Could the entries below be reproduced exactly, with the images removed?

[Raw data]

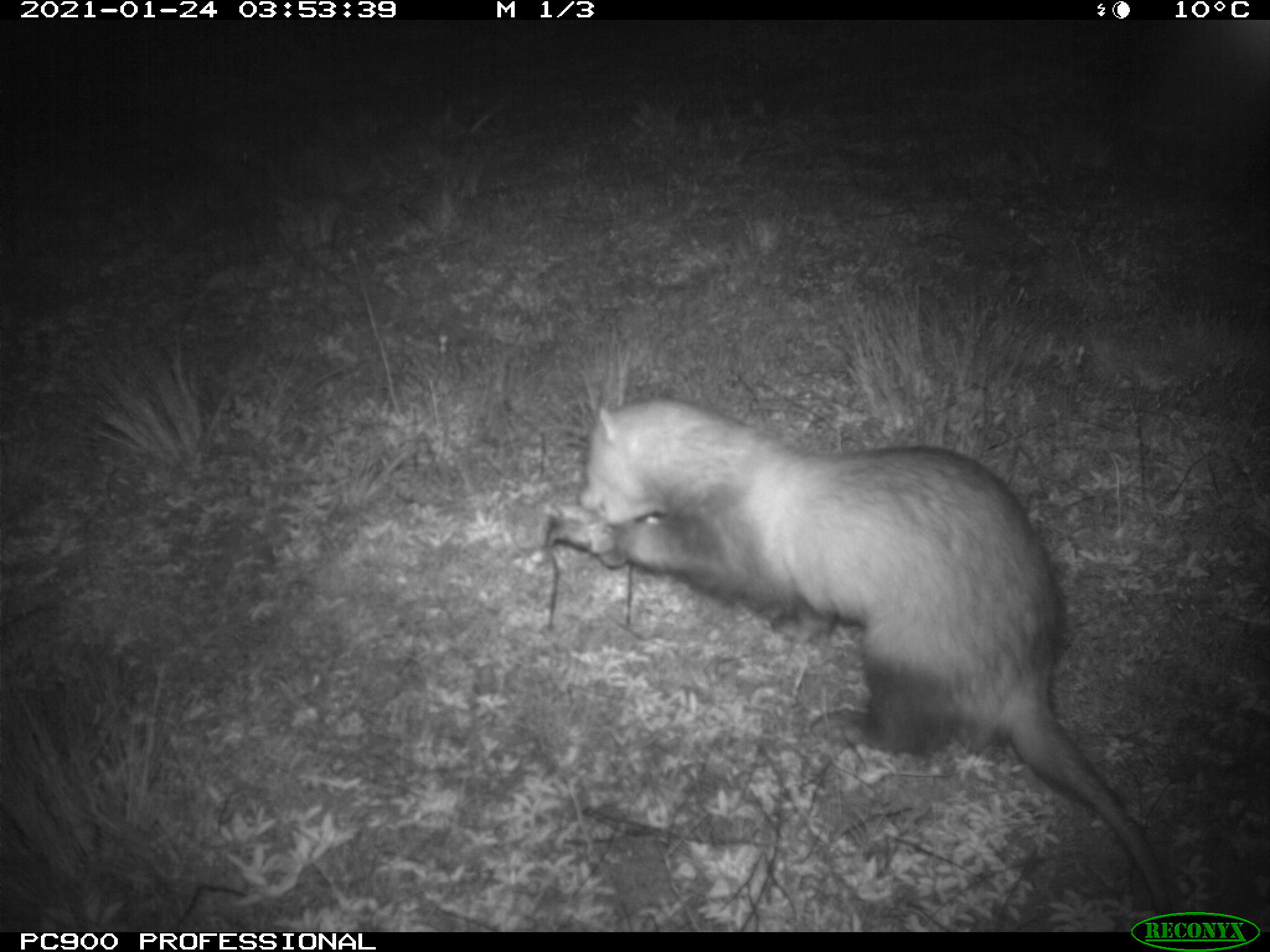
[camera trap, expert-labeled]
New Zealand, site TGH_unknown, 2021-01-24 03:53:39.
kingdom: Animalia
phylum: Chordata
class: Mammalia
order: Carnivora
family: Mustelidae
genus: Mustela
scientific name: Mustela furo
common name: ferret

[/Raw data]

Final answer>
[camera trap, expert-labeled]
New Zealand, site TGH_unknown, 2021-01-24 03:53:39.
kingdom: Animalia
phylum: Chordata
class: Mammalia
order: Carnivora
family: Mustelidae
genus: Mustela
scientific name: Mustela furo
common name: ferret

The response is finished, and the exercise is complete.